Sur l’acier, même constat. En Europe, le coût de production de l’hydrogène vert, essentiel pour détacher le secteur de sa dépendance au charbon et au gaz fossile, devrait chuter radicalement d’ici dix ans. Des industriels européens concentrant pas moins de 13 % de la production mondiale se sont fixé, eux aussi, l’ambition de zéro émission nette pour 2050 ou avant.

Les mauvaises nouvelles

LA CRISE CLIMATIQUE SE FAIT DÉJÀ SENTIR

Laurent Fabius ne veut pas qu’on s’arrête aux réjouissances : «On doit garder à l’esprit que les chiffres actuels ne sont pas en accord avec l’accord de Paris.» La concentration des principaux gaz à effet de serre se fait toujours plus importante dans notre atmosphère. Pour rappel, l’ONU estime qu’une baisse annuelle de 7,6 % des émissions de tous les GES est nécessaire jusqu’en 2030 pour atteindre l’objectif de limiter le réchauffement global à 1,5° C. En gros, ce qu’ont produit les confinements.
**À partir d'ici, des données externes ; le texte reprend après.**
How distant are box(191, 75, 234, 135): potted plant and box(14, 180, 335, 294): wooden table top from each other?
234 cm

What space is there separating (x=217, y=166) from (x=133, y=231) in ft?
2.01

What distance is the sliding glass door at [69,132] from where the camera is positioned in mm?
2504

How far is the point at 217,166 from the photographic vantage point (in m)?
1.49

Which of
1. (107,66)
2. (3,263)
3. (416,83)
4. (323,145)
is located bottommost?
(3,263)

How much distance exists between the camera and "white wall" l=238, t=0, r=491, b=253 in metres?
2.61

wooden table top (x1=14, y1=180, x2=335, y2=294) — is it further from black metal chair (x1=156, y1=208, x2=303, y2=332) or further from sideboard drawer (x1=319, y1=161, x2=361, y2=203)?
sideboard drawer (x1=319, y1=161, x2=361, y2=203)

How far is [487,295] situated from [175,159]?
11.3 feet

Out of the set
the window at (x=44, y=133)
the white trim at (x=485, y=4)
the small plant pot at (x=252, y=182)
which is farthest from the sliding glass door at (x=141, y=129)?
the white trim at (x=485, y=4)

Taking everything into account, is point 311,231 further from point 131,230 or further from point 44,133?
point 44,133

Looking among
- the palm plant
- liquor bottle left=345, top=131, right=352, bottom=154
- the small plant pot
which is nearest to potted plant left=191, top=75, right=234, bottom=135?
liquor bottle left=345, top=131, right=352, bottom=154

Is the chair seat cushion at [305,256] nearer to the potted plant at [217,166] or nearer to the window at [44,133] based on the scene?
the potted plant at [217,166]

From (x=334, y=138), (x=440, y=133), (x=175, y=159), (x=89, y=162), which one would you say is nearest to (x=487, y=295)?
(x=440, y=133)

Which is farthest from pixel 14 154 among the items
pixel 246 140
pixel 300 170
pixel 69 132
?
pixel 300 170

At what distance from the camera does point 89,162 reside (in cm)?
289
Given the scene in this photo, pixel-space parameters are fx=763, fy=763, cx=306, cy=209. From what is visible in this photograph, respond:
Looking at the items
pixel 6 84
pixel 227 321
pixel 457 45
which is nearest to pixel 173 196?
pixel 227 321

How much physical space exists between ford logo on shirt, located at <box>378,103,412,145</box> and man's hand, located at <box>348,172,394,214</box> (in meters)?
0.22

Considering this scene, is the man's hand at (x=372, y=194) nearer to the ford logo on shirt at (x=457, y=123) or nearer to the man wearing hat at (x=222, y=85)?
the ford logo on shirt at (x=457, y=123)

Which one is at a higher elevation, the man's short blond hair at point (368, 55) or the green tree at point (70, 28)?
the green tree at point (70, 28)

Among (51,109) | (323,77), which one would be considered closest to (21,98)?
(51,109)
Mais une hausse est de nouveau attendue dès le redémarrage à plein régime des économies. De même, difficile de balayer les images infernales des feux aux Etats-Unis, en Australie et même au-delà du cercle polaire Arctique. Ou celles des invasions de criquets dévoreurs de la corne africaine à la pointe orientale asiatique. Passées plus inaperçues, des inondations records ont dernièrement dévasté plusieurs régions d’Afrique de l’Est et d’Asie du Sud-Est. Portant son lot de drames humains. Sur la première moitié de l’année, 9,8 millions de personnes ont vu leur lieu de vie détruit et été forcées de basculer dans la case «déplacés» des compteurs de l’ONU en raison de catastrophes climatiques. «On se souviendra de 2020 comme l’année où on est entrés dans un monde du changement climatique, résume Saleemul Huq, directeur du International Centre for Climate Change and Development. Et elle sera l’année la plus froide de la prochaine décennie.»
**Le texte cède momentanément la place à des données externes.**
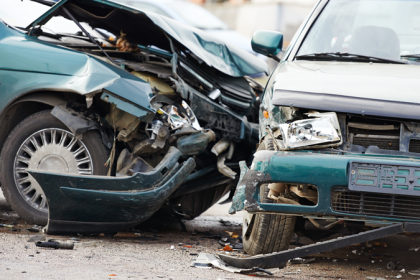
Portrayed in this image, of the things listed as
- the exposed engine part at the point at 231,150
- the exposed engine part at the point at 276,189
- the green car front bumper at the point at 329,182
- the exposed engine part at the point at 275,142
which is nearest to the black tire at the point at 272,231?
the exposed engine part at the point at 275,142

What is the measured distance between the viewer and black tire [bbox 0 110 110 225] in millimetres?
4199

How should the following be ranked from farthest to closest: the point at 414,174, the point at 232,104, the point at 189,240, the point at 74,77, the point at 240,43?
1. the point at 240,43
2. the point at 232,104
3. the point at 189,240
4. the point at 74,77
5. the point at 414,174

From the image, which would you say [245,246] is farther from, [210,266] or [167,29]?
[167,29]

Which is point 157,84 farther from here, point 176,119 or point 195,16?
point 195,16

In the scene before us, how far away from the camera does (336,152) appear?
118 inches

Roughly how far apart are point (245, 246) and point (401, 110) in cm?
145

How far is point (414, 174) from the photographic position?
2.81m

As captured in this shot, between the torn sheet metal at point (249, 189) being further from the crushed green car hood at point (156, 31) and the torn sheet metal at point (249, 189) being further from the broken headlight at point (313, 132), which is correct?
the crushed green car hood at point (156, 31)

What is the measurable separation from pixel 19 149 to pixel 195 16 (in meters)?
8.95

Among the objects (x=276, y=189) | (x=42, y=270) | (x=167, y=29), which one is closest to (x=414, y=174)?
(x=276, y=189)

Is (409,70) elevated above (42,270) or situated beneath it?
elevated above

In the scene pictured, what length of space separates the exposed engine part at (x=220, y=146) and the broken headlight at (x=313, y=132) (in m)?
1.41

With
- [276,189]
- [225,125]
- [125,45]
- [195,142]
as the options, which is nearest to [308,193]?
[276,189]

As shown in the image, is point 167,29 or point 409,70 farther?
point 167,29
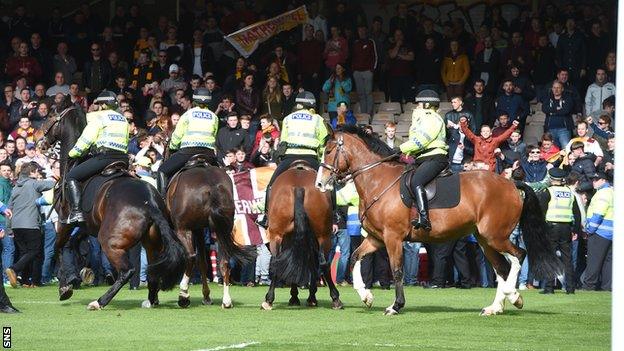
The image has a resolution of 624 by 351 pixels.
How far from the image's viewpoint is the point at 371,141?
1797cm

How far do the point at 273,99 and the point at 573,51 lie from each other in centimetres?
697

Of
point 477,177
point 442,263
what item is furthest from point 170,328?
point 442,263

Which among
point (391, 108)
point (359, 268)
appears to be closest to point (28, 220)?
point (359, 268)

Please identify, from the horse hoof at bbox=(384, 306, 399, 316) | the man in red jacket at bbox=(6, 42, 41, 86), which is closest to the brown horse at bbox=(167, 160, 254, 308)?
the horse hoof at bbox=(384, 306, 399, 316)

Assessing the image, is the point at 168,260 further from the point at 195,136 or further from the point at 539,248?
the point at 539,248

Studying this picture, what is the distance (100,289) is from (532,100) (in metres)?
12.0

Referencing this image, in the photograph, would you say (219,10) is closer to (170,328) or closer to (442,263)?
(442,263)

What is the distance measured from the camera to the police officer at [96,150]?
60.3ft

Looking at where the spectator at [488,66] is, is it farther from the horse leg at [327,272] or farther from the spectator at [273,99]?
the horse leg at [327,272]

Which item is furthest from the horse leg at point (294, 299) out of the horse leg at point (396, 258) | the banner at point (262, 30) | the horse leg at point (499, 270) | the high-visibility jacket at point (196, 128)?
the banner at point (262, 30)

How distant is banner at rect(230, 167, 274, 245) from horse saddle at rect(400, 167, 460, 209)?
8.03 m

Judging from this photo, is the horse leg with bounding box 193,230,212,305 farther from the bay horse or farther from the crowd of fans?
the crowd of fans

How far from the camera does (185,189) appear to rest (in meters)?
18.4

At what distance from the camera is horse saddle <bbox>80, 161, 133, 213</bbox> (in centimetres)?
1822
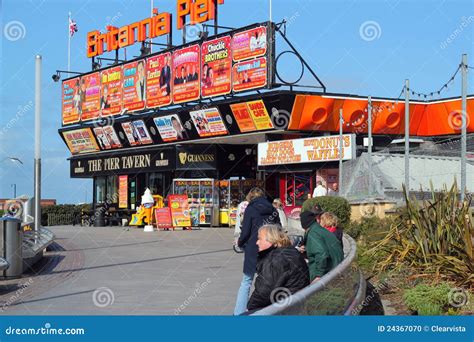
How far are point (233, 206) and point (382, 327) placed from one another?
30.8 metres

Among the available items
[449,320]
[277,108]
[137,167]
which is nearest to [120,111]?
[137,167]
PAS D’OBJECTIF DE MOYEN TERME NI DE RESPECT DES ENGAGEMENTS

Porter de grandes ambitions pour 2050, c’est bien beau, mais quelle utilité si aucune trajectoire réaliste pour y arriver n’est tracée ? «Il est temps que les Etats délivrent de nouveaux plans climat, surtout des plans à court et moyen termes», avertit Laurence Tubiana. La France en est un bel exemple. Sa Stratégie nationale bas carbone (SNBC), qui dicte les grandes politiques à mener sur le climat, ne permet pas de mener à la neutralité carbone dans un délai de trente ans. Objectif pourtant inscrit dans la loi Energie Climat de 2019. Des défauts que reconnaît l’Elysée : «Il faudra revisiter la SNBC assez rapidement.» Le Haut Conseil pour le climat a encore rabroué le gouvernement sur le sujet en juillet : les émissions françaises n’ont baissé que de 0,9 % en 2019, ce qui est «encore très loin des – 3 % attendus à partir de 2025».
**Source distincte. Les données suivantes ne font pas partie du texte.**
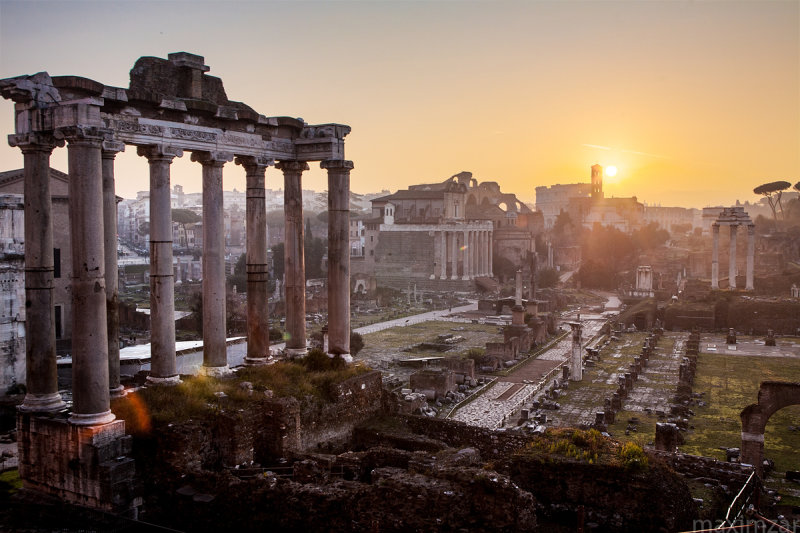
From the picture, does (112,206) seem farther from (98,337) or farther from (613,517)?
(613,517)

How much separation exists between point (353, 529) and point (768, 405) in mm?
11214

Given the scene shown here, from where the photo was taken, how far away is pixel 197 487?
951 centimetres

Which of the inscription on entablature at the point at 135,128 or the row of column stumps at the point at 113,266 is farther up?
the inscription on entablature at the point at 135,128

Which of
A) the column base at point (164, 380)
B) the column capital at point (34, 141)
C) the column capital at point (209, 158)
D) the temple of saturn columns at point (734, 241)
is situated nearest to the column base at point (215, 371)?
the column base at point (164, 380)

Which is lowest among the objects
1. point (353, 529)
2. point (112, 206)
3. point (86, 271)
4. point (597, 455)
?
point (353, 529)

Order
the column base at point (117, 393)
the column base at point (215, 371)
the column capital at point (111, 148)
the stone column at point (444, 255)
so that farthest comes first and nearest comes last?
the stone column at point (444, 255), the column base at point (215, 371), the column base at point (117, 393), the column capital at point (111, 148)

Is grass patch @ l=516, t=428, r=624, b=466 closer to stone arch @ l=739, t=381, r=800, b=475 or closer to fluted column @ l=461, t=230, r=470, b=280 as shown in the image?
stone arch @ l=739, t=381, r=800, b=475

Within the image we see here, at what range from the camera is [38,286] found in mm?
10242

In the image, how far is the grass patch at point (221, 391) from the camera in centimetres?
1048

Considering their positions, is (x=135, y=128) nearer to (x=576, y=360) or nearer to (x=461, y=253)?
(x=576, y=360)

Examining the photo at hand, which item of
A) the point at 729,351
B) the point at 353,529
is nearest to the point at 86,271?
the point at 353,529

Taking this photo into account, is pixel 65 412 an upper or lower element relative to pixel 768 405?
upper

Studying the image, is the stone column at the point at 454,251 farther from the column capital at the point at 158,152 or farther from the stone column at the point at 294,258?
the column capital at the point at 158,152

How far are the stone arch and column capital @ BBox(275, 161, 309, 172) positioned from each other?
10.9 metres
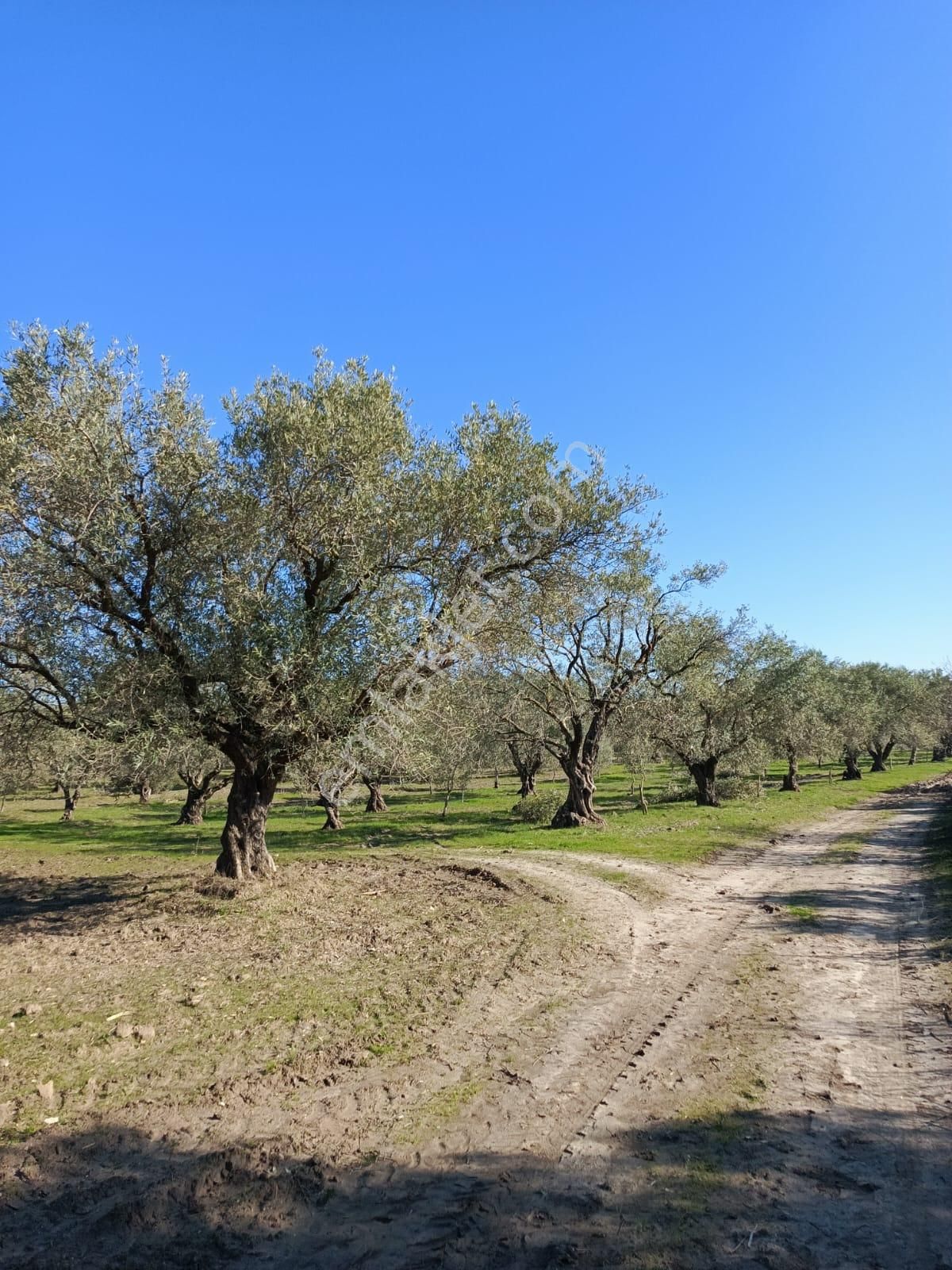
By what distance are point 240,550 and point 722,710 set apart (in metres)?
36.3

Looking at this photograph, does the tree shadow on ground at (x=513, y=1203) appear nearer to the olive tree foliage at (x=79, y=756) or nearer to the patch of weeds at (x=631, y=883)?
the olive tree foliage at (x=79, y=756)

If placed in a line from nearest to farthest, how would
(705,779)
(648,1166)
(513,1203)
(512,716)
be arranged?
(513,1203)
(648,1166)
(512,716)
(705,779)

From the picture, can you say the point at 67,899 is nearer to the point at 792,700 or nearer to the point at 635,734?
the point at 635,734

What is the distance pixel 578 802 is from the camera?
33031 mm

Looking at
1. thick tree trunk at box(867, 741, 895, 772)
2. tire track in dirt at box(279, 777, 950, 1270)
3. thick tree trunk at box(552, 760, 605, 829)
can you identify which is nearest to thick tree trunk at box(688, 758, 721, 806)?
thick tree trunk at box(552, 760, 605, 829)

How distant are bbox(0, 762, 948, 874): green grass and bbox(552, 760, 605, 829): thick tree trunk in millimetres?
1410

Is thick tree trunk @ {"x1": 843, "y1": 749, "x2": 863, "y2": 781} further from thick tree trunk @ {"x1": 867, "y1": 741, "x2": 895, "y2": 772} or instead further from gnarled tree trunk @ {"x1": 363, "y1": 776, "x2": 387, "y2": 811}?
gnarled tree trunk @ {"x1": 363, "y1": 776, "x2": 387, "y2": 811}

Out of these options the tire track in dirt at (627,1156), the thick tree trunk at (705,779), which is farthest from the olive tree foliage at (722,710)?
the tire track in dirt at (627,1156)

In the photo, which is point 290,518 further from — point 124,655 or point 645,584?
point 645,584

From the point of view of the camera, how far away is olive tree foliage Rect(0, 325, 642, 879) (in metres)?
12.6

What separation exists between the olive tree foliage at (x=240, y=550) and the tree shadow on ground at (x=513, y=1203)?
8745 mm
Il en va de même dans certains secteurs clés en Europe. Dans le bâtiment, les gains d’efficacité en 2019, encore maigres, n’ont pas compensé la hausse de la demande en électricité des appareils. Dans le secteur des transports, les ventes de véhicules neufs poursuivent leur décrue, même si la tendance à la montée en gamme et le succès des SUV plus lourds et énergivores mettent à mal les gains d’efficacité.

LES INVESTISSEMENTS DANS LES ÉNERGIES FOSSILES CONTINUENT

Pour rendre les promesses réalistes, impossible de ne pas les inclure dans les plans de relance post-Covid. Sur ce point, le bilan est plutôt inquiétant : «Les dépenses fiscales Covid-19 ont jusqu’ici soutenu principalement le statu quo mondial de la production économique forte en carbone», dénonce l’ONU dans un rapport publié jeudi. Treize membres du G20 ont renfloué des entreprises industrielles sans imposer de transition vers le zéro émission ; ou ont mis en place des mesures de relance dommageables à l’environnement. On voit de la lumière au bout, mais le tunnel reste long à parcourir.